'''

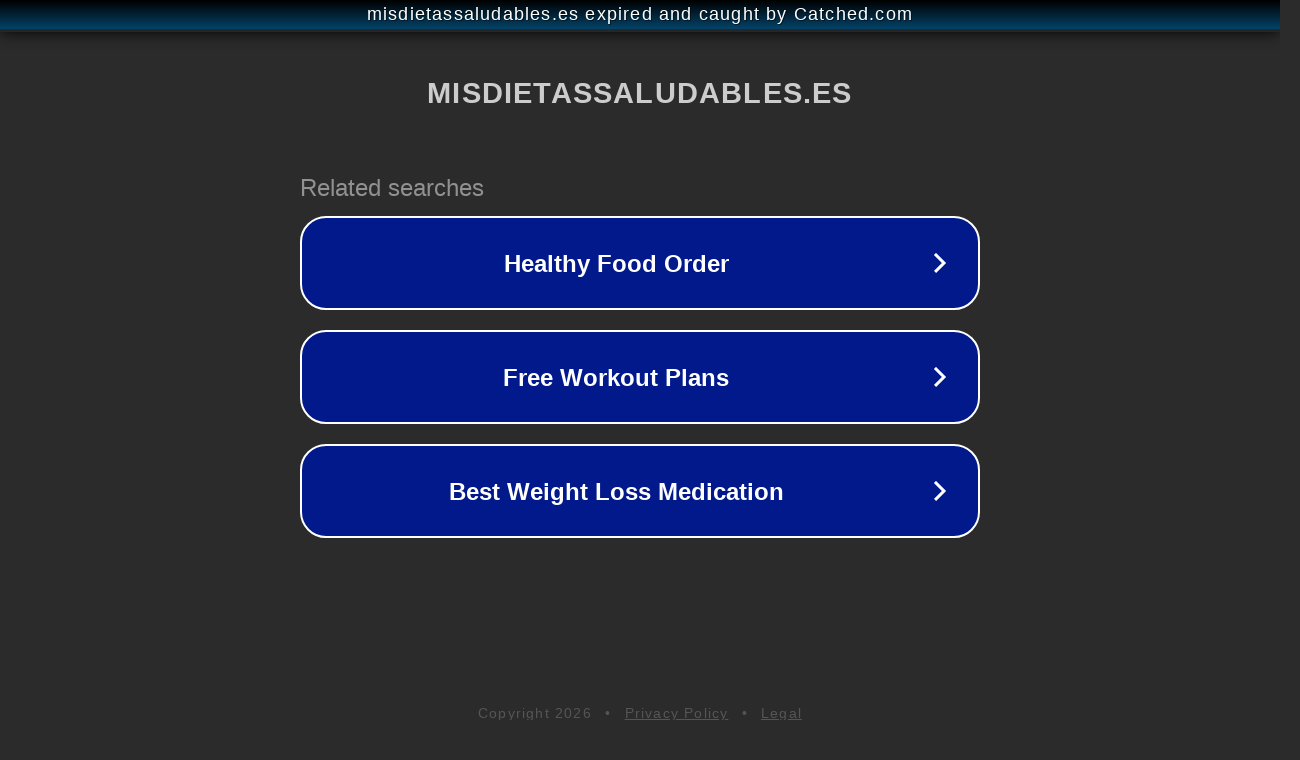

--- FILE ---
content_type: text/html; charset=utf-8
request_url: https://misdietassaludables.es/herbalife-etiqueta/dieta-herbalife/
body_size: 1114
content:
<!doctype html>
<html data-adblockkey="MFwwDQYJKoZIhvcNAQEBBQADSwAwSAJBANDrp2lz7AOmADaN8tA50LsWcjLFyQFcb/P2Txc58oYOeILb3vBw7J6f4pamkAQVSQuqYsKx3YzdUHCvbVZvFUsCAwEAAQ==_tCoPc4tJELOr7D4p29Gw04GOk5LUG0x8YOTVIj80FpC7a/XIZHTlqM8Qab3Y1+QQibl7Qx1T1IfXaniYpg+XVA==" lang="en" style="background: #2B2B2B;">
<head>
    <meta charset="utf-8">
    <meta name="viewport" content="width=device-width, initial-scale=1">
    <link rel="icon" href="[data-uri]">
    <link rel="preconnect" href="https://www.google.com" crossorigin>
</head>
<body>
<div id="target" style="opacity: 0"></div>
<script>window.park = "[base64]";</script>
<script src="/bhISAnjCh.js"></script>
</body>
</html>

'''

# About this task
Every record must be duplicated exactly, except for the pictures, which are left out.

# Solution to the exercise
--- FILE ---
content_type: text/html; charset=utf-8
request_url: https://misdietassaludables.es/herbalife-etiqueta/dieta-herbalife/
body_size: 1114
content:
<!doctype html>
<html data-adblockkey="MFwwDQYJKoZIhvcNAQEBBQADSwAwSAJBANDrp2lz7AOmADaN8tA50LsWcjLFyQFcb/P2Txc58oYOeILb3vBw7J6f4pamkAQVSQuqYsKx3YzdUHCvbVZvFUsCAwEAAQ==_tCoPc4tJELOr7D4p29Gw04GOk5LUG0x8YOTVIj80FpC7a/XIZHTlqM8Qab3Y1+QQibl7Qx1T1IfXaniYpg+XVA==" lang="en" style="background: #2B2B2B;">
<head>
    <meta charset="utf-8">
    <meta name="viewport" content="width=device-width, initial-scale=1">
    <link rel="icon" href="[data-uri]">
    <link rel="preconnect" href="https://www.google.com" crossorigin>
</head>
<body>
<div id="target" style="opacity: 0"></div>
<script>window.park = "[base64]";</script>
<script src="/bhISAnjCh.js"></script>
</body>
</html>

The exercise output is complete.